For the first time since early March, I did have a day when no reading got done, but then it did coincide with the sad news that Sir Bobby Charlton had passed away at the age of 86, so I was busy watching tributes to Sir Bobby and books fell by the wayside for the day.

The 7th and 8th books to be finished in October were both poetry books, with book 7 being another re-read – this one being Radio Waves, an anthology by various poets but edited by Seán Street. Book 8 was Let the Light Pour In, by Lemn Sissay, which is a very recently published book and is a selection of the four line verses he has been coming up with at dawn for the last ten years. It is actually a good one to dip into and one I think some of my fellow journalers might like as they might find something which resonates with them and can be used for one of their journal spreads.

Now we have covered the books read, we need to look at the Ongoing Concerns, as we have only one more month before most of them are put to bed until January. I say most, because Days Like These, by Brian Bilston, which is currently 82% read, will be finished off in December, and Blood, Iron & Gold, by Christian Wolmar, which is currently 52% read, is my current ebook on my Kindle, so that might still get a little bit more read in December on the way home from footy if Ellie and I are stuck in traffic.

That one is definitely a Chunky Monkey – looked it up on Goodreads the other day and in its physical form it is over 400 pages long, with some editions over 500 pages, so no wonder it’s taking me a while to read, lol!

A selection of pages created recently in my journals. Tears in Heaven is in the choir journal. Not sorted December yet in my general journal. Well, I’ve made a start on it, but I had been waiting for some items of stationery, hence the delay. It’s a very sweet-toothed theme, that is all I will say, and obviously very festive. I’ve already shown you P-Pick up a Penguin in my book journal, I think.

At the top of tonight’s blog, you’ll see a photo of two drawings and a box of spooky cake bars. The drawings were my entries for my niece and nephew’s Halloween competitions, with Charlotte asking for ghosts (but not just plain white ones) and Reuben asking for skeletons. I won Charlotte’s competition with that ghost and autumn leaves, and the cake bars were my prize!

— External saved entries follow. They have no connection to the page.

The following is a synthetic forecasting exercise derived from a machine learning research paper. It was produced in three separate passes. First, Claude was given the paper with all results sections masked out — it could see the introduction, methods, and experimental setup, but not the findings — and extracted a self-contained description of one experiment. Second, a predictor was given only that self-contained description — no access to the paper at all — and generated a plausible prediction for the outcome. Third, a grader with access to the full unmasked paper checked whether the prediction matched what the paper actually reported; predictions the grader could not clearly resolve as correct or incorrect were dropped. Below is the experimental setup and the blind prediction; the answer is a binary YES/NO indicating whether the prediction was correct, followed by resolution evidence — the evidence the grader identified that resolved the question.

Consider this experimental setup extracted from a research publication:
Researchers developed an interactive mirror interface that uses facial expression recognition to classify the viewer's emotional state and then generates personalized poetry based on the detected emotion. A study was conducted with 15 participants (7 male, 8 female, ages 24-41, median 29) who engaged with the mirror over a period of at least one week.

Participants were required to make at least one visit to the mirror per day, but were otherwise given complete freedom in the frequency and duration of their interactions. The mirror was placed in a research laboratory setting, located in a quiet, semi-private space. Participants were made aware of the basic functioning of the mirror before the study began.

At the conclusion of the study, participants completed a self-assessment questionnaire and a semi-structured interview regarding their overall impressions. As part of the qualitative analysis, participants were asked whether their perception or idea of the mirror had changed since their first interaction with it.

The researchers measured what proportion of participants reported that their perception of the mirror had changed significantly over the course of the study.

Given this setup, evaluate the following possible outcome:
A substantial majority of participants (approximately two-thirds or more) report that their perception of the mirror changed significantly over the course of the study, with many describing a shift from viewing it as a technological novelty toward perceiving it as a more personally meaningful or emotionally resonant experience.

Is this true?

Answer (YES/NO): NO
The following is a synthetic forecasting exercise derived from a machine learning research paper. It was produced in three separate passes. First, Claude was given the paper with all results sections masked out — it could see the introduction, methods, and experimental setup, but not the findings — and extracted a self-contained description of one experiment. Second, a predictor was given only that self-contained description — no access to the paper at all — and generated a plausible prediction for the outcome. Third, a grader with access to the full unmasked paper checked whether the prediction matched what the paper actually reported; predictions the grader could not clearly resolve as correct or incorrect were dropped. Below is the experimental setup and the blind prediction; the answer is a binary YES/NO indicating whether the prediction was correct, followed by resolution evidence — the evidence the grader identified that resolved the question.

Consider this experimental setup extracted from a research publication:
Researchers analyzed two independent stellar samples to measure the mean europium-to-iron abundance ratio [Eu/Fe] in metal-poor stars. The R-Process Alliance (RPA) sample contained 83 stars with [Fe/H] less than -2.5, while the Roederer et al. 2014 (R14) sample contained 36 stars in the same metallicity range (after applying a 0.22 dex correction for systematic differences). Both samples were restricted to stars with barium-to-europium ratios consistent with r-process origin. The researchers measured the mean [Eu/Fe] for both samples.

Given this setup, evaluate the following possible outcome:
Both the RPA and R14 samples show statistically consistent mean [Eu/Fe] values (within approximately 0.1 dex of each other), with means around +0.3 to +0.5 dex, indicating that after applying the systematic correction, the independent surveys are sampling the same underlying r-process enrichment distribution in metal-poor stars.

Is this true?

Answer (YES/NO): NO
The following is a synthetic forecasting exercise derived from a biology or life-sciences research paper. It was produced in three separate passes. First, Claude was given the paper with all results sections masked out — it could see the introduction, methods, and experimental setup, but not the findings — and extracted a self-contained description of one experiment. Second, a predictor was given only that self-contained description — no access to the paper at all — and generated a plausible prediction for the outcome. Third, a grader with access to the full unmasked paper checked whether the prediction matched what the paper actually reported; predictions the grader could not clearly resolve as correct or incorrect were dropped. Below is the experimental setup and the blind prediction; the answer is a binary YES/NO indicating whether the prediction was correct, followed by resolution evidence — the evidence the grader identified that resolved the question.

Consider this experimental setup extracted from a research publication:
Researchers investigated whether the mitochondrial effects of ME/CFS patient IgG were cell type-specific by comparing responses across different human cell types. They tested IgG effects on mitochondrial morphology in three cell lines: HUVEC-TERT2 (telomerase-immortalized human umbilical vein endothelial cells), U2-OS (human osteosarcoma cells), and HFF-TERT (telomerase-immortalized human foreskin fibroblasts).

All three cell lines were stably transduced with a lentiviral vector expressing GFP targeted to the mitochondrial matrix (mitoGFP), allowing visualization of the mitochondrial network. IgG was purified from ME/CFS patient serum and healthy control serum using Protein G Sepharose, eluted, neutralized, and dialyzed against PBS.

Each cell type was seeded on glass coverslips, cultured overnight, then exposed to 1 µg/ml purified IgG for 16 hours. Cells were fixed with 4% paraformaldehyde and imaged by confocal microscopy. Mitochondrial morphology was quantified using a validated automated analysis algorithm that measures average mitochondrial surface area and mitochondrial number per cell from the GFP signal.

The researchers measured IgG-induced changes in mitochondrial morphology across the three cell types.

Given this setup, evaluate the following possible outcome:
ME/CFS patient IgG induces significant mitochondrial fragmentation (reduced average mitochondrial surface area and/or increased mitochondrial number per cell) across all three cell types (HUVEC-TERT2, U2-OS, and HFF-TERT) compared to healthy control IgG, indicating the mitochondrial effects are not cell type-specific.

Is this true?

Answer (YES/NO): NO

The ghost was actually stuck onto a background that had been part of some Amazon packaging from one of my online orders! I think it was from the poetry books I bought recently! I gave my ghost a carpet of leaves thanks to some wide washi tape I received in a recent box from Under the Rowan Trees, and the big leaves were from the Oops a Daisy “Autumn Leaves” monthly box and I used distress oxide inks and dabbers for those.

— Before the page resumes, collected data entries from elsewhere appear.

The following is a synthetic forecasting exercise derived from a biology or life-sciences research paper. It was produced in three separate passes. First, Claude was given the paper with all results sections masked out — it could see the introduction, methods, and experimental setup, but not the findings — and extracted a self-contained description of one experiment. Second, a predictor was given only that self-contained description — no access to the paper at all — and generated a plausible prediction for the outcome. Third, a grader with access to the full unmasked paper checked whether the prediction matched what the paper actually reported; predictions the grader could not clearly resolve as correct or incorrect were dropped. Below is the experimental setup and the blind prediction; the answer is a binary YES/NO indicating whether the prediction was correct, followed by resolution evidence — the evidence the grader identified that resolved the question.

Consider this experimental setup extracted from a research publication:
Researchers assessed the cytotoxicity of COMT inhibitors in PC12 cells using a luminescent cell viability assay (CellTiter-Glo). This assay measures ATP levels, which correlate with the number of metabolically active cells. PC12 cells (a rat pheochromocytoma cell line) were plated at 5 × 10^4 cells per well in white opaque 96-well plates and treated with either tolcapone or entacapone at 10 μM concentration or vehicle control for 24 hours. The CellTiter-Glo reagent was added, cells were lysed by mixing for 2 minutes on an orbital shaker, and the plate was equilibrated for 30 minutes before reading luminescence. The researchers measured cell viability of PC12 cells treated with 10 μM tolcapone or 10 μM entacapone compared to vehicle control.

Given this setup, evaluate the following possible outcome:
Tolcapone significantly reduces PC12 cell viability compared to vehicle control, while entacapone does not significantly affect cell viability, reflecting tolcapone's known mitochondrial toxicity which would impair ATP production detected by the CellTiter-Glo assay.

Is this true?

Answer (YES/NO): NO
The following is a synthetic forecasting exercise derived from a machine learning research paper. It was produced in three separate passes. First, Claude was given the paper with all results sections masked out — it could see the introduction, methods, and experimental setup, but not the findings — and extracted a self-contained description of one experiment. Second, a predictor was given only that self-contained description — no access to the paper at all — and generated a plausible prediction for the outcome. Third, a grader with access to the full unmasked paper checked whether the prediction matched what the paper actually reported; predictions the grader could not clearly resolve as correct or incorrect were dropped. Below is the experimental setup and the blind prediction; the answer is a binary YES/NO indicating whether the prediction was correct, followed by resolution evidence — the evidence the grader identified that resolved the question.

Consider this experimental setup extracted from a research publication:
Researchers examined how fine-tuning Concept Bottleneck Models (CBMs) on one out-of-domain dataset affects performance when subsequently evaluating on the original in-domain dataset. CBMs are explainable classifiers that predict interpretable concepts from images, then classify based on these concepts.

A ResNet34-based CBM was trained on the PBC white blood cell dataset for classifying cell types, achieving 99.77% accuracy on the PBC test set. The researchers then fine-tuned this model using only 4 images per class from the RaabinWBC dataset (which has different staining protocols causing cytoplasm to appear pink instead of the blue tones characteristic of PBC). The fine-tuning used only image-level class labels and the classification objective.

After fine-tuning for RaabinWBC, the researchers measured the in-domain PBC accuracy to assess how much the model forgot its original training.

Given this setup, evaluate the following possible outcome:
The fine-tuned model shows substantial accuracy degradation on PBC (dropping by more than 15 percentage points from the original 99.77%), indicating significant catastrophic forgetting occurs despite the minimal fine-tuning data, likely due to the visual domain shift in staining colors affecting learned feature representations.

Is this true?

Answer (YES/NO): YES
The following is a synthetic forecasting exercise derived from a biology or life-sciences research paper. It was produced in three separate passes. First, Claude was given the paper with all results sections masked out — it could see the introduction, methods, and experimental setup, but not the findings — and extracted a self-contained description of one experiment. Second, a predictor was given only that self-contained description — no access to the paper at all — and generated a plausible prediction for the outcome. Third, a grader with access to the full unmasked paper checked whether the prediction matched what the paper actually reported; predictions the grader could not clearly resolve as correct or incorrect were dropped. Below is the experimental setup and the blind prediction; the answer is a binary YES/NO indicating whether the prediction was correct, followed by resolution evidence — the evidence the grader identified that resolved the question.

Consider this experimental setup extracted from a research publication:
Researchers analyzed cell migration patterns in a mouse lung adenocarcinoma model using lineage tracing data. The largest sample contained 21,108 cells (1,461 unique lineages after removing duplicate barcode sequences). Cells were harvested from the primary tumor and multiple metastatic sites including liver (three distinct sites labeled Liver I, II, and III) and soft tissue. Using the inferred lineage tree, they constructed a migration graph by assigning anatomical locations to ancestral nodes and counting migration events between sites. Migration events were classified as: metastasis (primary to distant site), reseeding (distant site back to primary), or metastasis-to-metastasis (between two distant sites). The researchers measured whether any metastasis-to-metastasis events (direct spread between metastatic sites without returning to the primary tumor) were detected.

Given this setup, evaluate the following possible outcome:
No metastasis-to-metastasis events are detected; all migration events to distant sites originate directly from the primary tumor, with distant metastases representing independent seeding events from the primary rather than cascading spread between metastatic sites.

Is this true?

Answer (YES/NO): NO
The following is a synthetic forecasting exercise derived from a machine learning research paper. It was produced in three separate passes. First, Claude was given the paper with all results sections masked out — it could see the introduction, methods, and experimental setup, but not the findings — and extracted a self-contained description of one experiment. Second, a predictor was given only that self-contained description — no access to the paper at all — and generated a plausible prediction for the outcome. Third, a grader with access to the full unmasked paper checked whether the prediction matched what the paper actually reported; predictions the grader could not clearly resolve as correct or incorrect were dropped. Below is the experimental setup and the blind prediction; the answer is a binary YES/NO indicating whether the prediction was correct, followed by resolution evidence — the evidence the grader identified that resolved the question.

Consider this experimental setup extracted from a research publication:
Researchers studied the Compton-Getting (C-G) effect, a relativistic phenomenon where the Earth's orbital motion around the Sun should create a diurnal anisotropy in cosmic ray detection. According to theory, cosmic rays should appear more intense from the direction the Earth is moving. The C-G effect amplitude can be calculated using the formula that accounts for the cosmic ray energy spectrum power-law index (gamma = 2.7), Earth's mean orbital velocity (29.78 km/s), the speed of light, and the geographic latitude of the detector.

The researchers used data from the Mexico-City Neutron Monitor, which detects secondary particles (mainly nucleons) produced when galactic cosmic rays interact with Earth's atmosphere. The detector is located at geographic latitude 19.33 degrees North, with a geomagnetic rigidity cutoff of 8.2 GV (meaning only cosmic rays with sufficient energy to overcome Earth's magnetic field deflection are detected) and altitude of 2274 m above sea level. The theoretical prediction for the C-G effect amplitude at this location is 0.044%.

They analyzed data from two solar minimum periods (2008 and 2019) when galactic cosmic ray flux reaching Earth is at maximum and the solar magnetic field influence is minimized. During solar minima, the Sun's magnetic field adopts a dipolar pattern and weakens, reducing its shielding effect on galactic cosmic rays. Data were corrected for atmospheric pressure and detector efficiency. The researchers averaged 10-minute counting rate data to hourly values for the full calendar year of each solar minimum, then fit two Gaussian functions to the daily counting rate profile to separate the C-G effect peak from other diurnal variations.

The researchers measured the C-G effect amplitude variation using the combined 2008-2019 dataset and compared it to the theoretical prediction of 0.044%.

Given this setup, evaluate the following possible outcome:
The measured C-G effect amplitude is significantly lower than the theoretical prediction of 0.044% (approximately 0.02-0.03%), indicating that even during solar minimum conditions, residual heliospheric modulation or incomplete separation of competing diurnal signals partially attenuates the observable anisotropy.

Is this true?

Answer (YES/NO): NO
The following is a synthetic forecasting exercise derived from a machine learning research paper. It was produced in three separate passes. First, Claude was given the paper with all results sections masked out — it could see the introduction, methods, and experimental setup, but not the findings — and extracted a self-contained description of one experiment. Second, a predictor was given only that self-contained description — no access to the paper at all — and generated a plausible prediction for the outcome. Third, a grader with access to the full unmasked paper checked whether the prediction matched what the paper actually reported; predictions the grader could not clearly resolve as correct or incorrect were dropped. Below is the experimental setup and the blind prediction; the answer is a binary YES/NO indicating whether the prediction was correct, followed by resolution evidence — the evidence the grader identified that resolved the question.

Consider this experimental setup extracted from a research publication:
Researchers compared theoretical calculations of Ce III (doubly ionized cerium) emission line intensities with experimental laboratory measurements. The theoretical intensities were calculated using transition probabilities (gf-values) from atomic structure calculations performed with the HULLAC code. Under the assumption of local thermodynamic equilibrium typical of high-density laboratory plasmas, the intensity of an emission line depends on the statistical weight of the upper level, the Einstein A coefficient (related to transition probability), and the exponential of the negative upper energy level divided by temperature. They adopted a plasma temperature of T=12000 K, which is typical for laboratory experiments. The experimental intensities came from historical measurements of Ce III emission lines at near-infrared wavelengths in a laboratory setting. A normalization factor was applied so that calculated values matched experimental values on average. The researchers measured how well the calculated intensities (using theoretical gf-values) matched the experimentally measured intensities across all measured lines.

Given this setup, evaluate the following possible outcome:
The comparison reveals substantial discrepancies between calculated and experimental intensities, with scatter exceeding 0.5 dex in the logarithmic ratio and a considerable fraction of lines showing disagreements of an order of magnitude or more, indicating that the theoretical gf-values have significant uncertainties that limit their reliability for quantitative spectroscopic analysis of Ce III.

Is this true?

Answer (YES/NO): NO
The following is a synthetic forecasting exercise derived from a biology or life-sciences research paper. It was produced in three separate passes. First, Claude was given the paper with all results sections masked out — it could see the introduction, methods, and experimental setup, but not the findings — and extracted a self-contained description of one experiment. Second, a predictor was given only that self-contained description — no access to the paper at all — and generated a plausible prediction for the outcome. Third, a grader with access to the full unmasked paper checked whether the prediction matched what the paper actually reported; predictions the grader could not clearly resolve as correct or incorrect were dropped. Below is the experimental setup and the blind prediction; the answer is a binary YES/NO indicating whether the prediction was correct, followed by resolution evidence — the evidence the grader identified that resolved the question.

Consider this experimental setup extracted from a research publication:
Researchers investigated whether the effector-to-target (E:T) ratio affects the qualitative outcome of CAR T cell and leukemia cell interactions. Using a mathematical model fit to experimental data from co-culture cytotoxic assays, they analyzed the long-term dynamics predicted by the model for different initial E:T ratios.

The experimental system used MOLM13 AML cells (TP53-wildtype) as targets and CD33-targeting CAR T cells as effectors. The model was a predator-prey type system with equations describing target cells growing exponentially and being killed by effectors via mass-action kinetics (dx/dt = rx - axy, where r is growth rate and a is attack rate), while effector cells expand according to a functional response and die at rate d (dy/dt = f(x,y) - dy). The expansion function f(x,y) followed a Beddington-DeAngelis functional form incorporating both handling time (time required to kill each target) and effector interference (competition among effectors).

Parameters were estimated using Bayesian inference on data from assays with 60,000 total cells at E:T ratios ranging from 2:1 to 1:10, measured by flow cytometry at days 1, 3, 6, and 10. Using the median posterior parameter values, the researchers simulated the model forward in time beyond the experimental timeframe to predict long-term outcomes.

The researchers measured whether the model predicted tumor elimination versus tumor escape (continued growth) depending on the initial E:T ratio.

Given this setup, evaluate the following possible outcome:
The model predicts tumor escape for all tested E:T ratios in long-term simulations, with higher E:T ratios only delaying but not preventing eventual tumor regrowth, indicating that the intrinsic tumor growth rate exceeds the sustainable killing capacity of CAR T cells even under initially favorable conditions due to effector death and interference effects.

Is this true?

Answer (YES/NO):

Back to the Ongoing Concerns, anyway, as I’ve still got some more to mention. Curious Scotland is currently 75% read, so I hope to get that finished off in early November. It could well be my 60th book of the year!

Making It, by Jay Blades, is 33% read, and The Almost Nearly Perfect People, by Michael Booth, is 10% read. Also at 10% read is Unmasked, by Ellie Middleton, which I bought yesterday evening at the Trafford Centre. That one is about neurological differences. I have also started some fiction, Before the Coffee Gets Cold, by Toshikazu Kawaguchi, but that has not quite reached OC stage yet.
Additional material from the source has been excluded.